## What the exercise asks
Can you reproduce the material word for word, starting at the line that contains "How much space" and ending at the last line of the material?

— BEGIN Material supplied —

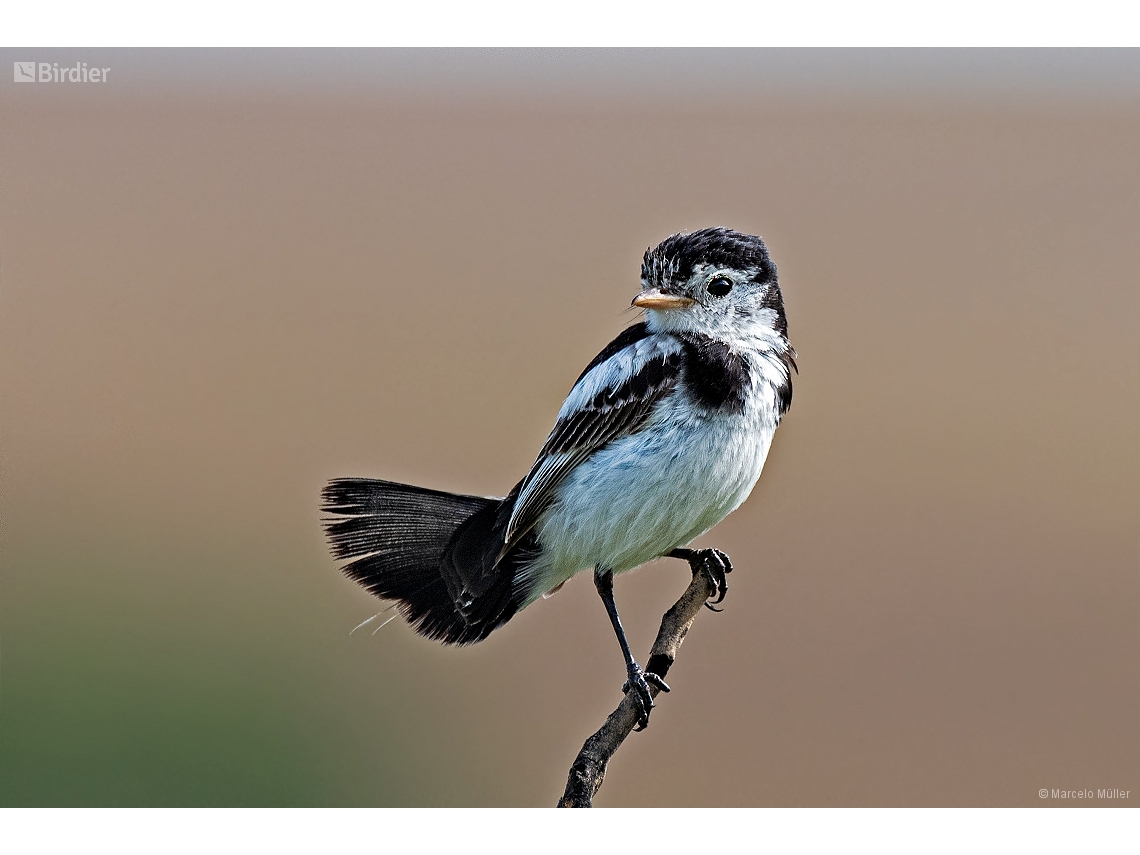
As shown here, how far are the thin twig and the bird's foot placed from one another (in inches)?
Answer: 0.5

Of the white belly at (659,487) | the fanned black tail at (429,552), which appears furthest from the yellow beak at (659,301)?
the fanned black tail at (429,552)

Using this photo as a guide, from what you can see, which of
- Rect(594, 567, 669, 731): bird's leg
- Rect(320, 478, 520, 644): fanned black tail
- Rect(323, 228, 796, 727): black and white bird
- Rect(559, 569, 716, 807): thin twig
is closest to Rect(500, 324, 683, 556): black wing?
Rect(323, 228, 796, 727): black and white bird

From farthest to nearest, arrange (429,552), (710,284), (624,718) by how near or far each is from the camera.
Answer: (429,552), (710,284), (624,718)

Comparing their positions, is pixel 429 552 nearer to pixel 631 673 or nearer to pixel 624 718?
pixel 631 673

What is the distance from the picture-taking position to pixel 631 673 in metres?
2.99

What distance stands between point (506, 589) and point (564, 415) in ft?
1.82

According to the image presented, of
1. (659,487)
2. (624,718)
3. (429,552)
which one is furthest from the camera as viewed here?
(429,552)

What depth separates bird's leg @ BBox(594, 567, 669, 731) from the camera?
293 cm

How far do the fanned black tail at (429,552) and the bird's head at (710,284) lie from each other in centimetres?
75

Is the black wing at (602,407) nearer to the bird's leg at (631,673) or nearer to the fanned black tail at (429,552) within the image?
the fanned black tail at (429,552)

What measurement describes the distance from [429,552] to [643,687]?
2.44 feet

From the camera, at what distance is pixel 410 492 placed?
10.4 ft

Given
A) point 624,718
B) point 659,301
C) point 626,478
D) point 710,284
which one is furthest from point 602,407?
point 624,718

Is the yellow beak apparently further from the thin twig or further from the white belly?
the thin twig
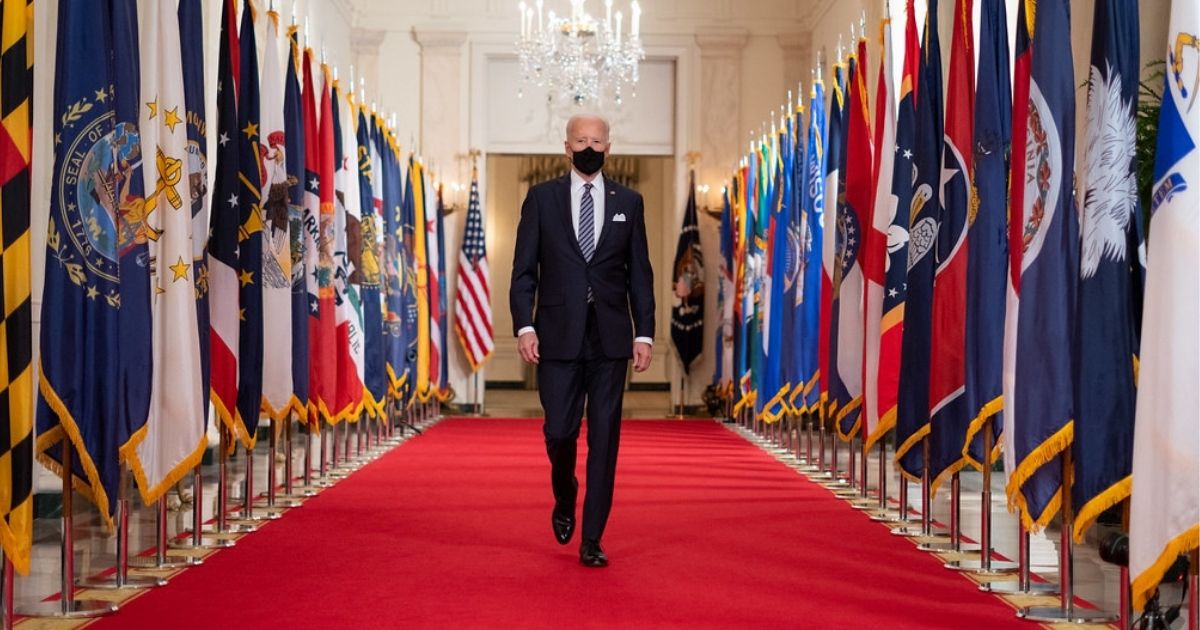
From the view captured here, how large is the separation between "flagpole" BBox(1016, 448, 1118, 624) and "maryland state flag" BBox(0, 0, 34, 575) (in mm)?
3266

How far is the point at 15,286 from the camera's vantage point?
4.10 metres

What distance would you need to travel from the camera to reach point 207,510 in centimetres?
747

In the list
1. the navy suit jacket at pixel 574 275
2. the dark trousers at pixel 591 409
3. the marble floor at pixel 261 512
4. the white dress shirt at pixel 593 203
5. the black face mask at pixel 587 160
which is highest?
the black face mask at pixel 587 160

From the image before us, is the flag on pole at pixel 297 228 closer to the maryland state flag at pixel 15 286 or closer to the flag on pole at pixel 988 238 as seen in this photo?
the maryland state flag at pixel 15 286

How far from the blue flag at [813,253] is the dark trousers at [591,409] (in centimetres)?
496

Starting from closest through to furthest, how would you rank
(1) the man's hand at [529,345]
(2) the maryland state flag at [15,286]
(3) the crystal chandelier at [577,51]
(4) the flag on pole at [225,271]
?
(2) the maryland state flag at [15,286] → (1) the man's hand at [529,345] → (4) the flag on pole at [225,271] → (3) the crystal chandelier at [577,51]

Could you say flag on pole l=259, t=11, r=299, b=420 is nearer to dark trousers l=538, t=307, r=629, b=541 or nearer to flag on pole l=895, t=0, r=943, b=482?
dark trousers l=538, t=307, r=629, b=541

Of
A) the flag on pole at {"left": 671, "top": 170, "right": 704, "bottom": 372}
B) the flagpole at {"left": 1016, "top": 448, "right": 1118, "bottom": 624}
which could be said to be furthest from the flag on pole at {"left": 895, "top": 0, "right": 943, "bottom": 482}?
the flag on pole at {"left": 671, "top": 170, "right": 704, "bottom": 372}

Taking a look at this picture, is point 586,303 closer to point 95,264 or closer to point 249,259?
point 95,264

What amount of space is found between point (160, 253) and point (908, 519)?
162 inches

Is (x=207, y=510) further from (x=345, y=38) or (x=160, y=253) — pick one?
(x=345, y=38)

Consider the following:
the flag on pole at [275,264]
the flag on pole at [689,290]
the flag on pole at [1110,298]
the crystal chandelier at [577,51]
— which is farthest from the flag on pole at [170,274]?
the flag on pole at [689,290]

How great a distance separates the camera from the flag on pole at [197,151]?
5.84 metres

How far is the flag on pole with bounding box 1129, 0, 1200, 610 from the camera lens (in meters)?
3.68
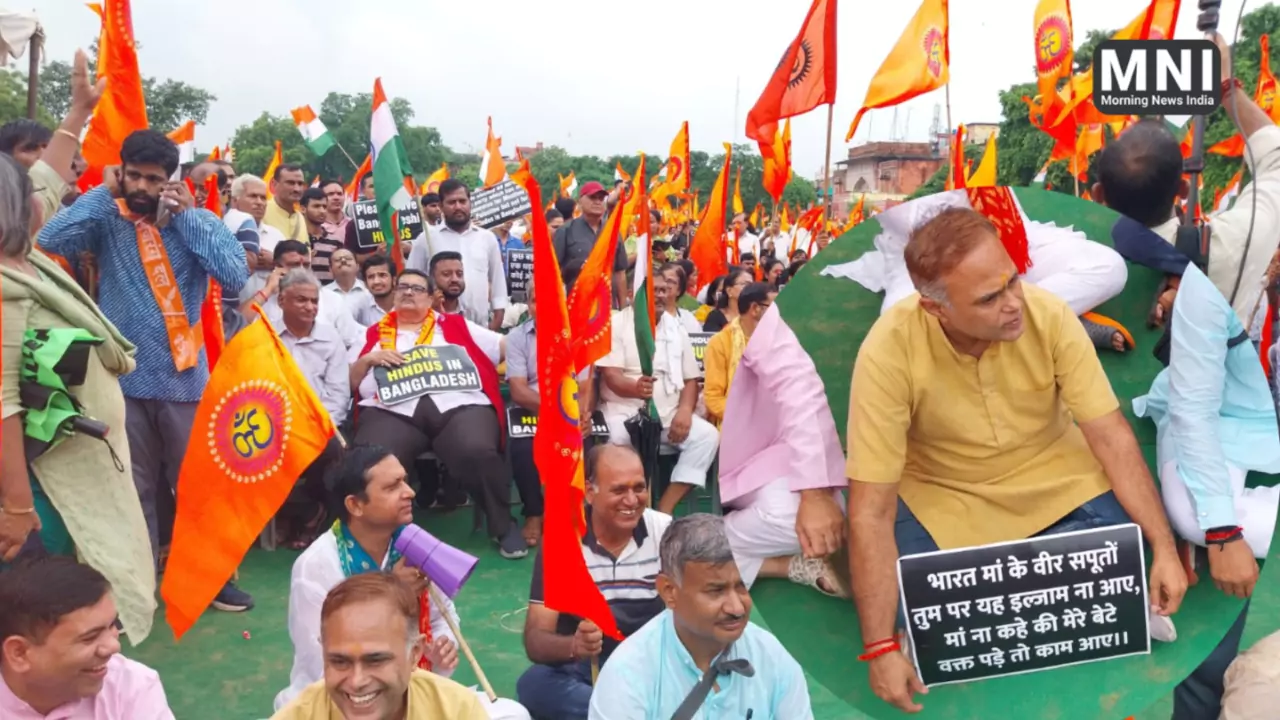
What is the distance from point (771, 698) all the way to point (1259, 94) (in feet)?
28.2

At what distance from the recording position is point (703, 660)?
2.74 m

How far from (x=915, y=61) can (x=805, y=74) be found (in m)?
0.83

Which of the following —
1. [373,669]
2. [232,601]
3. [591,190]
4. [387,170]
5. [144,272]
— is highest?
[387,170]

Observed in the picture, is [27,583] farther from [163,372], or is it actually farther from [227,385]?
[163,372]

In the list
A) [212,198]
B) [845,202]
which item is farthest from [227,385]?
[845,202]

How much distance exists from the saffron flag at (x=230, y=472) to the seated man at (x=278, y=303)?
1.98 metres

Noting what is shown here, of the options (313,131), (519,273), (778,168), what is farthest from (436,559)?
(313,131)

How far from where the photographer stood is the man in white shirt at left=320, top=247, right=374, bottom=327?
7074mm

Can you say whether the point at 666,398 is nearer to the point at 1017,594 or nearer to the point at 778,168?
the point at 778,168

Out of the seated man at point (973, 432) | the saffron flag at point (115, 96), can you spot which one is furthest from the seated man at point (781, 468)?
the saffron flag at point (115, 96)

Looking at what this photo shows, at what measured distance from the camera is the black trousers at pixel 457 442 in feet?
19.7

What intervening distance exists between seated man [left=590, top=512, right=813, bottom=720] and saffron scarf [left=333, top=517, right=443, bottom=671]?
105cm

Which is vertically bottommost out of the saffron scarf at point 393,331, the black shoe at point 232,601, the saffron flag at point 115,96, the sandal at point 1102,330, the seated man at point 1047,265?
the black shoe at point 232,601

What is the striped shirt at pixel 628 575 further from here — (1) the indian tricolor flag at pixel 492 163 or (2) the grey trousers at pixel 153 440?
(1) the indian tricolor flag at pixel 492 163
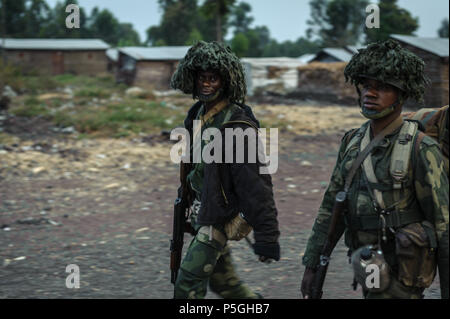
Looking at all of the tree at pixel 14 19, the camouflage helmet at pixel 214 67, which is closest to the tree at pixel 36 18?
the tree at pixel 14 19

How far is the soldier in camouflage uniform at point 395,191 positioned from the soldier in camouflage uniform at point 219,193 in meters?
0.47

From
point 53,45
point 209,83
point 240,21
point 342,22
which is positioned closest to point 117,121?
point 209,83

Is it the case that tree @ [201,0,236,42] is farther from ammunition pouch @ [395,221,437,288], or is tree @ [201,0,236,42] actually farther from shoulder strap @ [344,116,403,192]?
ammunition pouch @ [395,221,437,288]

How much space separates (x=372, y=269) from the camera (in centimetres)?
235

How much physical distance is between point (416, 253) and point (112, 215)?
4.93 meters

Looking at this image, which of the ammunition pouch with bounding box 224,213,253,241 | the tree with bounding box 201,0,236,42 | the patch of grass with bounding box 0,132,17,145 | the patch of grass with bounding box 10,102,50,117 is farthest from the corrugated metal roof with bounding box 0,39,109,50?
the ammunition pouch with bounding box 224,213,253,241

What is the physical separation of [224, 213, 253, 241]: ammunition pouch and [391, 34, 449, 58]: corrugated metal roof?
17177 millimetres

— END Material supplied —

## Response to this exercise
How much space separates (x=372, y=269) from the camera (in centimetres)?
235

How much physical distance is between point (416, 253) and point (112, 215)?
4.93 meters

Looking at this image, which of the ammunition pouch with bounding box 224,213,253,241 | the tree with bounding box 201,0,236,42 | the patch of grass with bounding box 0,132,17,145 | the patch of grass with bounding box 10,102,50,117 is farthest from the corrugated metal roof with bounding box 0,39,109,50?
the ammunition pouch with bounding box 224,213,253,241

What is the physical separation of [224, 213, 253, 241]: ammunition pouch and [391, 34, 449, 58]: corrugated metal roof?
17177 millimetres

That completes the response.